Strategy vient de changer la façon dont elle raconte sa gigantesque réserve de bitcoin. Le 24 juillet, l’entreprise a ajouté le « Net Bitcoin Per Share », ou bitcoin net par action, à son tableau de bord. Le calcul part de 843 775 BTC, ajoute 3,2 milliards de dollars de réserve en numéraire, puis retranche 22,2 milliards de dollars de créances prioritaires : environ 15,5 milliards d’actions préférentielles et 6,8 milliards de dette convertible hors de la monnaie. Le reliquat, proche de 35 milliards de dollars selon la présentation de Strategy reprise par Decrypt, est ensuite divisé par un nombre d’actions entièrement dilué.

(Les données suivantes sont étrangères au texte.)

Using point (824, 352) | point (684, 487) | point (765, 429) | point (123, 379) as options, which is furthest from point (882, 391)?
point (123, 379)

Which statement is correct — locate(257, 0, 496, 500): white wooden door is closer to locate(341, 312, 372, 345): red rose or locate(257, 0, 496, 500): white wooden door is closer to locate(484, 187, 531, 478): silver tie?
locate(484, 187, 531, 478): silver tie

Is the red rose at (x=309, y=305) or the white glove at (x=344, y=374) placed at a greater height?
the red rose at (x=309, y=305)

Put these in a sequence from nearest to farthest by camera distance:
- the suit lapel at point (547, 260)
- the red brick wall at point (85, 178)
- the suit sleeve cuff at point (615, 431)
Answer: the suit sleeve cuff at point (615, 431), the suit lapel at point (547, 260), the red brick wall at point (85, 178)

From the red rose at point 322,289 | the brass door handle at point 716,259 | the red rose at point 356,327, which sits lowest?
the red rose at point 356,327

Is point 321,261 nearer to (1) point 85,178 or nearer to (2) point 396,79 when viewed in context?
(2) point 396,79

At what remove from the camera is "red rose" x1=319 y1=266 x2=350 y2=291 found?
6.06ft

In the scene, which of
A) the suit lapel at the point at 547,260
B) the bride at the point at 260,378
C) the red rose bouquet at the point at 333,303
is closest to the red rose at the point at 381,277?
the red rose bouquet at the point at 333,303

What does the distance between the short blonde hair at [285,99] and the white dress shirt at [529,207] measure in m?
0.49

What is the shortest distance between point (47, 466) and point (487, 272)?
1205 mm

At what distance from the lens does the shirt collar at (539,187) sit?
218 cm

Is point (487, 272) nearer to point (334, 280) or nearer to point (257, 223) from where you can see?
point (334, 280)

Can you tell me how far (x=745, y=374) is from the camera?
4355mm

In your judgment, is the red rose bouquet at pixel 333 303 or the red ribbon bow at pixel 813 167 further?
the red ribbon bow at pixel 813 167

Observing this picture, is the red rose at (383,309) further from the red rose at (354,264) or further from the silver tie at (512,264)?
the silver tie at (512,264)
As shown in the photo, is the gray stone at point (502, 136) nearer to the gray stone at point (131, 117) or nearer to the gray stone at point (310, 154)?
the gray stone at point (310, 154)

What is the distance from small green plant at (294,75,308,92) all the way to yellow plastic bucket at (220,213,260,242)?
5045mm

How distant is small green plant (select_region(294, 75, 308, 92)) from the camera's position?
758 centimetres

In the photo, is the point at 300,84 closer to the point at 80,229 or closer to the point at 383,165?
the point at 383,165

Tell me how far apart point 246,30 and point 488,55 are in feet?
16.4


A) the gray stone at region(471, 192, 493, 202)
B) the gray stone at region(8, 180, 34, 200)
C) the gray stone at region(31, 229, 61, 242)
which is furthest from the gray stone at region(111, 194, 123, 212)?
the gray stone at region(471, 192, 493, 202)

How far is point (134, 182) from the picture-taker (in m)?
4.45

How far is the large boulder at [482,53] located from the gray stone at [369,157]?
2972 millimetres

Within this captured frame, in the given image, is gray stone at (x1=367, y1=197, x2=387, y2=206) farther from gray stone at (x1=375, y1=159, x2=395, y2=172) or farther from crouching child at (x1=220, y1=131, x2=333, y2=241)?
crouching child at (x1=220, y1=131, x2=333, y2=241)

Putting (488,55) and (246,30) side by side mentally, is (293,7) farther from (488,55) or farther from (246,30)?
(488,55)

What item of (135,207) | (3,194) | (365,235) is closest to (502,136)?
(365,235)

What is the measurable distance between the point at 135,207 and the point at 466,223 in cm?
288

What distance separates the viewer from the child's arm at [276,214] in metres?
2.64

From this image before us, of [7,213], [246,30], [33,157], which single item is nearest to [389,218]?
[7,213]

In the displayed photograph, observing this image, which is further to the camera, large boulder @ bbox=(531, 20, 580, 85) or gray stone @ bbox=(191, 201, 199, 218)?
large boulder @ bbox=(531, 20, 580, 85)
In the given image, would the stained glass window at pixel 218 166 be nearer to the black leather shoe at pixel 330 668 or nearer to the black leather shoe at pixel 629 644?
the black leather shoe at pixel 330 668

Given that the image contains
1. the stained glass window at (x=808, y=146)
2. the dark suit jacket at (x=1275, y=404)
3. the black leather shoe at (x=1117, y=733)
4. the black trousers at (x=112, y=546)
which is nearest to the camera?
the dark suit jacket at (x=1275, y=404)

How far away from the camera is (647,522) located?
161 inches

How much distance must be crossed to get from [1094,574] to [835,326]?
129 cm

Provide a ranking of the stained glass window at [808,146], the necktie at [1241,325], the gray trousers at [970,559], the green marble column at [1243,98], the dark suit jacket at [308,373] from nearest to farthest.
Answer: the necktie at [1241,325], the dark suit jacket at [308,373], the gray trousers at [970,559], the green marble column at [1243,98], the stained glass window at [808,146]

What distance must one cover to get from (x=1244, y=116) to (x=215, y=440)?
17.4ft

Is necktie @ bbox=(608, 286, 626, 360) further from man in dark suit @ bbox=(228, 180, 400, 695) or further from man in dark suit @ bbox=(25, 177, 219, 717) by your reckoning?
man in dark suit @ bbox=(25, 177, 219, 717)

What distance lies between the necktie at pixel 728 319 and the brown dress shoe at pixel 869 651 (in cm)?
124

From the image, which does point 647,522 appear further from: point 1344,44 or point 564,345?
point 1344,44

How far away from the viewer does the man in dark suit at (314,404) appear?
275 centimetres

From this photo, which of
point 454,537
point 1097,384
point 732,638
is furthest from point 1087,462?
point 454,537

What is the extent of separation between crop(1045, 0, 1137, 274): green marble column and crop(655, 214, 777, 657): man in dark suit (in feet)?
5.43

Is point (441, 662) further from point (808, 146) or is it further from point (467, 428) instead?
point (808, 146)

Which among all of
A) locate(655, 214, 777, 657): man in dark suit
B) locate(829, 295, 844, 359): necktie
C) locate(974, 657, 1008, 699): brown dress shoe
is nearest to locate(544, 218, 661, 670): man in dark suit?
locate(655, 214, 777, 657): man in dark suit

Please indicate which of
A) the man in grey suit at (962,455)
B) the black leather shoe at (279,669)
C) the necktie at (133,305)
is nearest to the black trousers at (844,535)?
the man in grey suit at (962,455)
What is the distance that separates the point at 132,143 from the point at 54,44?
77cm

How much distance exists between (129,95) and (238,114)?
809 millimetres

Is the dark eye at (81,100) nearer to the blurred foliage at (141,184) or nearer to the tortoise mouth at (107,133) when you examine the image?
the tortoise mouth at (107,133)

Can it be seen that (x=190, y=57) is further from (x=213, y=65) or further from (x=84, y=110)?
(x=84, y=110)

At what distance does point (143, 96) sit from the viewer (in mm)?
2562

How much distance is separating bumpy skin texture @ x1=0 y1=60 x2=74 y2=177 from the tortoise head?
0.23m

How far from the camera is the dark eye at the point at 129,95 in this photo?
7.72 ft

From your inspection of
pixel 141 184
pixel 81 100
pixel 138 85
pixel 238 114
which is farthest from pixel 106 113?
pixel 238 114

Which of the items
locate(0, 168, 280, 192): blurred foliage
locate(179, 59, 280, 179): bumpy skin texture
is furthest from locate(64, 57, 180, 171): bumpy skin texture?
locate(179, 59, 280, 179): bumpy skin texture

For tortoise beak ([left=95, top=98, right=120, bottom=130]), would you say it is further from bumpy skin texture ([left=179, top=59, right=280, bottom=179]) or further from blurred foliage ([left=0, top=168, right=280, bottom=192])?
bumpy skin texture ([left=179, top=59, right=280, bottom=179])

Ce changement ne modifie ni la blockchain ni le nombre de bitcoins détenus. Il modifie la lecture du risque. Jusqu’ici, le récit dominant comparait volontiers la capitalisation de Strategy à la valeur brute de ses BTC. Or l’actionnaire ordinaire arrive après les créanciers et les détenteurs de titres préférentiels. En les intégrant, la nouvelle mNAV ressortait autour de 1,02 fois le 24 juillet, avec une action proche de 93 dollars et un bitcoin autour de 64 200 dollars. Données arrêtées le 24 juillet 2026 à 21:06 (Paris) : les prix restent mobiles et les métriques de Strategy sont des indicateurs non-GAAP conçus par l’émetteur.
Les courbes derrière l’analyse
Prix, volumes et structure de marché à examiner dans le contexte de l’article — jamais comme un signal d’achat.
Bitcoin spot face au dollar numérique
L’actif central de la réserve Strategy, à suivre séparément du cours de l’action MSTR.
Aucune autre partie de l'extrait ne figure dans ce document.